Photography by Angie Norwood Browne
1 medium head napa cabbage
1/4 cup sea salt or kosher salt
1 tablespoon grated garlic (5 to 6 cloves)
1 teaspoon grated ginger
1 teaspoon sugar
2 to 3 tablespoons seafood flavor or water
1 to 5 tablespoons Korean red pepper flakes
8 ounces Korean radish or daikon, peeled and cut into matchsticks
4 scallions, trimmed and cut into 1-inch pieces
- Slice the cabbage: Cut the cabbage lengthwise into quarters and remove the cores. Cut each quarter crosswise into 2-inch-wide strips.
- Salt the cabbage: Place the cabbage and salt in a large bowl. Using your hands, massage the salt into the cabbage until it starts to soften a bit, then add water to cover the cabbage. Put a plate on top and weigh it down with something heavy, like a jar or can of beans. Let stand for 1 to 2 hours.
- Rinse and drain the cabbage: Rinse the cabbage under cold water 3 times and drain in a colander for 15 to 20 minutes. Rinse and dry the bowl you used for salting, and set it aside to use in step 5.
- Make the paste: Meanwhile, combine the garlic, ginger, sugar, and seafood flavor (or 3 tablespoons water) in a small bowl and mix to form a smooth paste. Mix in the gochugaru, using 1 tablespoon for mild and up to 5 tablespoons for spicy.
- Combine the vegetables and paste: Gently squeeze any remaining water from the cabbage and return it to the bowl along with the radish, scallions, and seasoning paste.
- Mix thoroughly: Using your hands, gently work the paste into the vegetables until they are thoroughly coated.
- Pack the kimchi into the jar: Pack the kimchi into the jar, pressing down on it until the brine rises to cover the vegetables.

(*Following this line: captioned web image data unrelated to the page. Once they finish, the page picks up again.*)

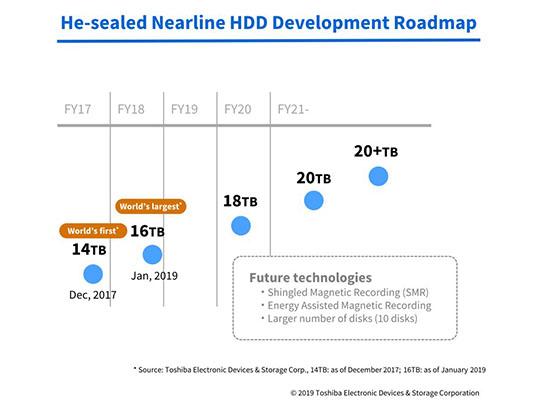 Des disques durs de 18 To et 20 To sont prévus en 2020-2021 chez Toshiba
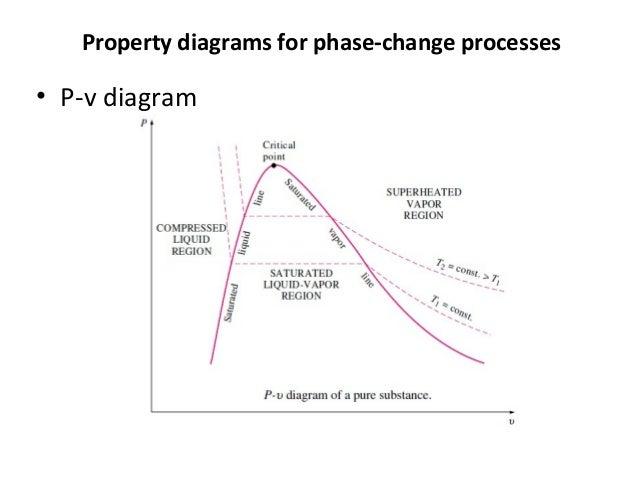 property diagrams for phase-change processes • p-v diagram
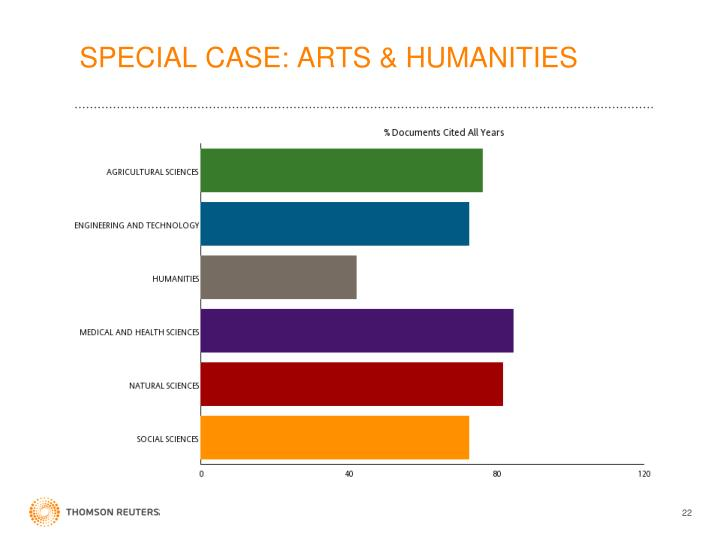 SPECIAL CASE: ARTS & HUMANITIES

Leave at least 1 inch of headspace. Seal the jar with the lid.
- Let it ferment: Let the jar stand at room temperature for 1 to 5 days. You may see bubbles inside the jar and brine may seep out of the lid; place a bowl or plate under the jar to help catch any overflow.

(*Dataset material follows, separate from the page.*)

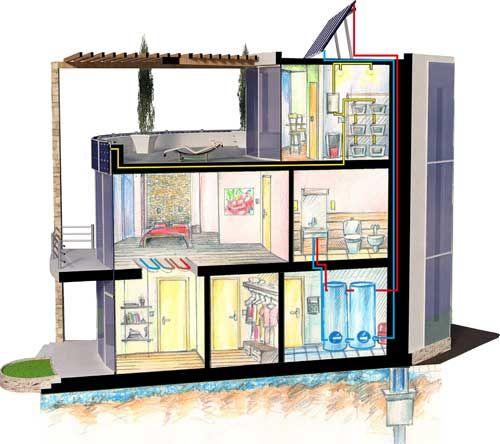 разработанный в Приморье проект Экологичный Дом будущего (экодом)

- Check it daily and refrigerate when ready: Check the kimchi once a day, pressing down on the vegetables with a clean finger or spoon to keep them submerged under the brine. Taste a little at this point. When the kimchi tastes ripe enough for your liking, transfer the jar to the refrigerator. You may eat it right away, but it’s best after another week or two.